- WHAT THE TASK ASKS: Write out the records below again, switching every "salt evaporation pond" to "salt flat" and leaving everything else unchanged.

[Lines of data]
§

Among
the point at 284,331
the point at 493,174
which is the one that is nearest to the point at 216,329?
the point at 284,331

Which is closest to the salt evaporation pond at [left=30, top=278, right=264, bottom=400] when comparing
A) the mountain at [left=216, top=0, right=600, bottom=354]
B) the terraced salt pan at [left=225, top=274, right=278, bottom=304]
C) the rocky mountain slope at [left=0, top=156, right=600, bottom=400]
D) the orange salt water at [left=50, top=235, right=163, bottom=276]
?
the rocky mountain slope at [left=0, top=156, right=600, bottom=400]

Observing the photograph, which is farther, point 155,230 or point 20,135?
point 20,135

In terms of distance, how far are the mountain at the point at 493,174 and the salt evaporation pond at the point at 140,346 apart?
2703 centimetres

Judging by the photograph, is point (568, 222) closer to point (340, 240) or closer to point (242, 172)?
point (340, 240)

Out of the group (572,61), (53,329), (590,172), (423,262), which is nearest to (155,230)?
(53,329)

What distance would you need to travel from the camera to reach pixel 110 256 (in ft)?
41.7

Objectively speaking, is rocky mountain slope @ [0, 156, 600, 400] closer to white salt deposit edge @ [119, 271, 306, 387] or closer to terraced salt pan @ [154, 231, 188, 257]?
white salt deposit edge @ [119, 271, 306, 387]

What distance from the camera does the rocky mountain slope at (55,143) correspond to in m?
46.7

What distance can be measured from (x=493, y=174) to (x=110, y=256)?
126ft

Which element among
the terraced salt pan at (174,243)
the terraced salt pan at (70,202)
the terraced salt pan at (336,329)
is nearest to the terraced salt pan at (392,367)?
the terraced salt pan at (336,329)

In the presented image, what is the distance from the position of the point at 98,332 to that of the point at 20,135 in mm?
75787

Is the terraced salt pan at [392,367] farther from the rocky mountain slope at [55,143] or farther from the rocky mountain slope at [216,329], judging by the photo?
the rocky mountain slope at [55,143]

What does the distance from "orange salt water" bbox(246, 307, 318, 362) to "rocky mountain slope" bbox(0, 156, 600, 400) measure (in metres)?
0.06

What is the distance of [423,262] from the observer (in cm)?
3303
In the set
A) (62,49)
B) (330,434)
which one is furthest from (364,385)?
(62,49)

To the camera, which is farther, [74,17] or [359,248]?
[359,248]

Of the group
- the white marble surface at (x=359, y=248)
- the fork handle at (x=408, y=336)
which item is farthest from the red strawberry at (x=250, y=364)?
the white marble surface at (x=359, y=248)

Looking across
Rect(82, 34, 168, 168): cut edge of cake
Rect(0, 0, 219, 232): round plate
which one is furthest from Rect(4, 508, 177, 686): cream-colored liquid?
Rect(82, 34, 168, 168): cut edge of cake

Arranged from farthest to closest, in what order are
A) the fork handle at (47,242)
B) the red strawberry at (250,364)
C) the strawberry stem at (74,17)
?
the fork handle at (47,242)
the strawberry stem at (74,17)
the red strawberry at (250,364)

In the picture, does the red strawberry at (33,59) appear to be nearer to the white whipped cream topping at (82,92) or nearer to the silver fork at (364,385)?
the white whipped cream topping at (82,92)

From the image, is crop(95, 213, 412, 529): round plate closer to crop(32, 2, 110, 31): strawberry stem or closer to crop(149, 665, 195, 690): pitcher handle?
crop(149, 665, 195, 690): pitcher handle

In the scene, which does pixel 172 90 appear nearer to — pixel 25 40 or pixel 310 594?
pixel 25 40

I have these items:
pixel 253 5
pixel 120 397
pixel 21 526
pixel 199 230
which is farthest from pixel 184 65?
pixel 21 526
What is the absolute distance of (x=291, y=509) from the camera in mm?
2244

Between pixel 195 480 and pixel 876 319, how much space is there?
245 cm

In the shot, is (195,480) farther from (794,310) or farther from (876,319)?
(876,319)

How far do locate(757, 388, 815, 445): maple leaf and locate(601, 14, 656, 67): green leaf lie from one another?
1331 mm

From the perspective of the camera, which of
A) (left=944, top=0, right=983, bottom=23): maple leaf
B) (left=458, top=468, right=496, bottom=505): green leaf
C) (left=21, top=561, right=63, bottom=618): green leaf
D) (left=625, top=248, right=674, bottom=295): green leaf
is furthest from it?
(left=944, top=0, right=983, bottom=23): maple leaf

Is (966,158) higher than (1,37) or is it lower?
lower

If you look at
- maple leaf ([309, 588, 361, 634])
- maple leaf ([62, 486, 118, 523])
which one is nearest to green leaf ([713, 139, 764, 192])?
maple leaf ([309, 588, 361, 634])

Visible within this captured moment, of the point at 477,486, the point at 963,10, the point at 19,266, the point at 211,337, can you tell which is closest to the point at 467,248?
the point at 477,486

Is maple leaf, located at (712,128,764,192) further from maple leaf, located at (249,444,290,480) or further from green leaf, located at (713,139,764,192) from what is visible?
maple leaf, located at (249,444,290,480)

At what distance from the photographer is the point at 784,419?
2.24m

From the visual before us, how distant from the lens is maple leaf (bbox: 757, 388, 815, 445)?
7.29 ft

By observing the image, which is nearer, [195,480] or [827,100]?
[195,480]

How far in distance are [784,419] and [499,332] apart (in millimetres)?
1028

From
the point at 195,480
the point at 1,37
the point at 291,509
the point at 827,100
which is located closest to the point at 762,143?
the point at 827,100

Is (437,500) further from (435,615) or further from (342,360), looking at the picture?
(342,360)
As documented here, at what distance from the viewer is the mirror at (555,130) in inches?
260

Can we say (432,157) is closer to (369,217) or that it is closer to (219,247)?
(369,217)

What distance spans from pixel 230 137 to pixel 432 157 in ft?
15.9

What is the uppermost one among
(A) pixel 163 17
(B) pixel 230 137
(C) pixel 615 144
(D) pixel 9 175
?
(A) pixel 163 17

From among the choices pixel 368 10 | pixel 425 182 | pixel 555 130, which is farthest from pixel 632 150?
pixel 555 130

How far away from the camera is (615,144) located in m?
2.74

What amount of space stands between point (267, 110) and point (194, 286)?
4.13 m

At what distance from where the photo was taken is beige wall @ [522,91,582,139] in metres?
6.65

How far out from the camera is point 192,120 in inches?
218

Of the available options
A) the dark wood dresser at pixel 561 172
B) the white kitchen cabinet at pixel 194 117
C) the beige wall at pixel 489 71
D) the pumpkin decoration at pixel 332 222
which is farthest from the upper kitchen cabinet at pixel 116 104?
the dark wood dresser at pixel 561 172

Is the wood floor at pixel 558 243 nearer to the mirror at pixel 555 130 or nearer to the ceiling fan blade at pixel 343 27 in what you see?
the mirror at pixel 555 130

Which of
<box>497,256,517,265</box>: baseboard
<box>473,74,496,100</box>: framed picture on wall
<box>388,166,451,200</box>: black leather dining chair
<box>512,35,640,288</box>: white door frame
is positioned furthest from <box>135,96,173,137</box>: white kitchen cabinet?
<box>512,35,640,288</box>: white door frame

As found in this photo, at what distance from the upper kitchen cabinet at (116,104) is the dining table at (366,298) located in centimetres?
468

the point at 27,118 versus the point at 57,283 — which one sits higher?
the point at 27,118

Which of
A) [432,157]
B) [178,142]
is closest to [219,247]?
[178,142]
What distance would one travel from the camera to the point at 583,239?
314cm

§

- TASK SOLUTION:
Among
the point at 284,331
the point at 493,174
which is the one that is nearest to the point at 216,329?
the point at 284,331

Which is closest to the salt flat at [left=30, top=278, right=264, bottom=400] when comparing
A) the mountain at [left=216, top=0, right=600, bottom=354]
B) the terraced salt pan at [left=225, top=274, right=278, bottom=304]
C) the rocky mountain slope at [left=0, top=156, right=600, bottom=400]
D) the orange salt water at [left=50, top=235, right=163, bottom=276]
?
the rocky mountain slope at [left=0, top=156, right=600, bottom=400]

Observing the photograph, which is farther, point 155,230 or point 20,135?
point 20,135

In terms of distance, how far are the mountain at the point at 493,174 and the salt flat at the point at 140,346 apart?
2703 centimetres

Judging by the photograph, is point (568, 222) closer to point (340, 240) or closer to point (242, 172)?
point (340, 240)

Out of the group (572,61), (53,329), (590,172), (423,262), which is nearest to (155,230)?
(53,329)

What distance would you need to travel from the camera to reach pixel 110 256 (in ft)?
41.7

Objectively speaking, is rocky mountain slope @ [0, 156, 600, 400] closer to white salt deposit edge @ [119, 271, 306, 387] or closer to terraced salt pan @ [154, 231, 188, 257]?
white salt deposit edge @ [119, 271, 306, 387]

What distance from the camera does the rocky mountain slope at (55,143) correspond to in m?
46.7

What distance can be measured from (x=493, y=174) to (x=110, y=256)?
126ft

Which element among
the terraced salt pan at (174,243)
the terraced salt pan at (70,202)
the terraced salt pan at (336,329)
is nearest to the terraced salt pan at (392,367)?
the terraced salt pan at (336,329)

In the presented image, what is the distance from the position of the point at 98,332 to that of the point at 20,135 in mm?
75787

Is the terraced salt pan at [392,367] farther from the rocky mountain slope at [55,143] or farther from the rocky mountain slope at [216,329], judging by the photo?
the rocky mountain slope at [55,143]

What does the distance from "orange salt water" bbox(246, 307, 318, 362) to "rocky mountain slope" bbox(0, 156, 600, 400) measure (in metres)?
0.06

What is the distance of [423,262] from the observer (in cm)?
3303
In the set
A) (62,49)
B) (330,434)
which one is furthest from (364,385)?
(62,49)

To the camera, which is farther, [74,17] or [359,248]?
[359,248]

Of the group
- the white marble surface at (x=359, y=248)
- the fork handle at (x=408, y=336)
which item is farthest from the red strawberry at (x=250, y=364)?
the white marble surface at (x=359, y=248)

Looking across
Rect(82, 34, 168, 168): cut edge of cake
Rect(0, 0, 219, 232): round plate
which one is furthest from Rect(4, 508, 177, 686): cream-colored liquid?
Rect(82, 34, 168, 168): cut edge of cake

Arranged from farthest to closest, in what order are
A) the fork handle at (47,242)
B) the red strawberry at (250,364)
C) the strawberry stem at (74,17)
?
the fork handle at (47,242)
the strawberry stem at (74,17)
the red strawberry at (250,364)

In the picture, does the red strawberry at (33,59) appear to be nearer to the white whipped cream topping at (82,92) or nearer to the silver fork at (364,385)?
the white whipped cream topping at (82,92)

From the image, is crop(95, 213, 412, 529): round plate closer to crop(32, 2, 110, 31): strawberry stem or closer to crop(149, 665, 195, 690): pitcher handle?
crop(149, 665, 195, 690): pitcher handle

In the scene, which does pixel 172 90 appear nearer to — pixel 25 40 or pixel 310 594?
pixel 25 40

I have these items:
pixel 253 5
pixel 120 397
pixel 21 526
pixel 199 230
which is farthest from pixel 184 65?
pixel 21 526
What is the absolute distance of (x=291, y=509) from the camera in mm?
2244

Between pixel 195 480 and pixel 876 319, how much space is there?
245 cm

In the shot, is (195,480) farther from (794,310) or farther from (876,319)?
(876,319)

How far do locate(757, 388, 815, 445): maple leaf and locate(601, 14, 656, 67): green leaf lie from one another?
1331 mm

From the perspective of the camera, which of
A) (left=944, top=0, right=983, bottom=23): maple leaf
B) (left=458, top=468, right=496, bottom=505): green leaf
C) (left=21, top=561, right=63, bottom=618): green leaf
D) (left=625, top=248, right=674, bottom=295): green leaf
is furthest from it?
(left=944, top=0, right=983, bottom=23): maple leaf

Is (966,158) higher than (1,37) or is it lower?
lower

If you look at
- maple leaf ([309, 588, 361, 634])
- maple leaf ([62, 486, 118, 523])
which one is nearest to green leaf ([713, 139, 764, 192])?
maple leaf ([309, 588, 361, 634])

Visible within this captured moment, of the point at 477,486, the point at 963,10, the point at 19,266, the point at 211,337, can you tell which is closest to the point at 467,248?
the point at 477,486

Is maple leaf, located at (712,128,764,192) further from maple leaf, located at (249,444,290,480) or further from green leaf, located at (713,139,764,192) from what is visible?
maple leaf, located at (249,444,290,480)

At what distance from the photographer is the point at 784,419?
2.24m

From the visual before us, how distant from the lens is maple leaf (bbox: 757, 388, 815, 445)?
7.29 ft

By observing the image, which is nearer, [195,480] or [827,100]?
[195,480]

How far in distance are [784,419] and [499,332] apart (in millimetres)?
1028

From
the point at 195,480
the point at 1,37
the point at 291,509
the point at 827,100
which is located closest to the point at 762,143?
the point at 827,100

Is (437,500) further from (435,615) or further from (342,360), looking at the picture?
(342,360)
As documented here, at what distance from the viewer is the mirror at (555,130) in inches?
260

Can we say (432,157) is closer to (369,217) or that it is closer to (219,247)?
(369,217)

What distance spans from pixel 230 137 to pixel 432 157 in ft?
15.9

What is the uppermost one among
(A) pixel 163 17
(B) pixel 230 137
(C) pixel 615 144
(D) pixel 9 175
?
(A) pixel 163 17

From among the choices pixel 368 10 | pixel 425 182 | pixel 555 130, which is farthest from pixel 632 150?
pixel 555 130

How far away from the camera is (615,144) located in m?
2.74

What amount of space stands between point (267, 110) and point (194, 286)?
4.13 m

At what distance from where the photo was taken is beige wall @ [522,91,582,139] in metres?
6.65

How far out from the camera is point 192,120 in inches?
218

Of the available options
A) the dark wood dresser at pixel 561 172
B) the white kitchen cabinet at pixel 194 117
C) the beige wall at pixel 489 71
D) the pumpkin decoration at pixel 332 222
which is farthest from the upper kitchen cabinet at pixel 116 104?
the dark wood dresser at pixel 561 172

Is the wood floor at pixel 558 243 nearer to the mirror at pixel 555 130 or nearer to the ceiling fan blade at pixel 343 27 in what you see?
the mirror at pixel 555 130

Which of
<box>497,256,517,265</box>: baseboard
<box>473,74,496,100</box>: framed picture on wall
<box>388,166,451,200</box>: black leather dining chair
<box>512,35,640,288</box>: white door frame
is positioned furthest from <box>135,96,173,137</box>: white kitchen cabinet?
<box>512,35,640,288</box>: white door frame

As found in this photo, at what distance from the upper kitchen cabinet at (116,104) is the dining table at (366,298) located in centimetres?
468

the point at 27,118 versus the point at 57,283 — which one sits higher?
the point at 27,118

Which of
A) [432,157]
B) [178,142]
is closest to [219,247]?
[178,142]
What distance would one travel from the camera to the point at 583,239?
314cm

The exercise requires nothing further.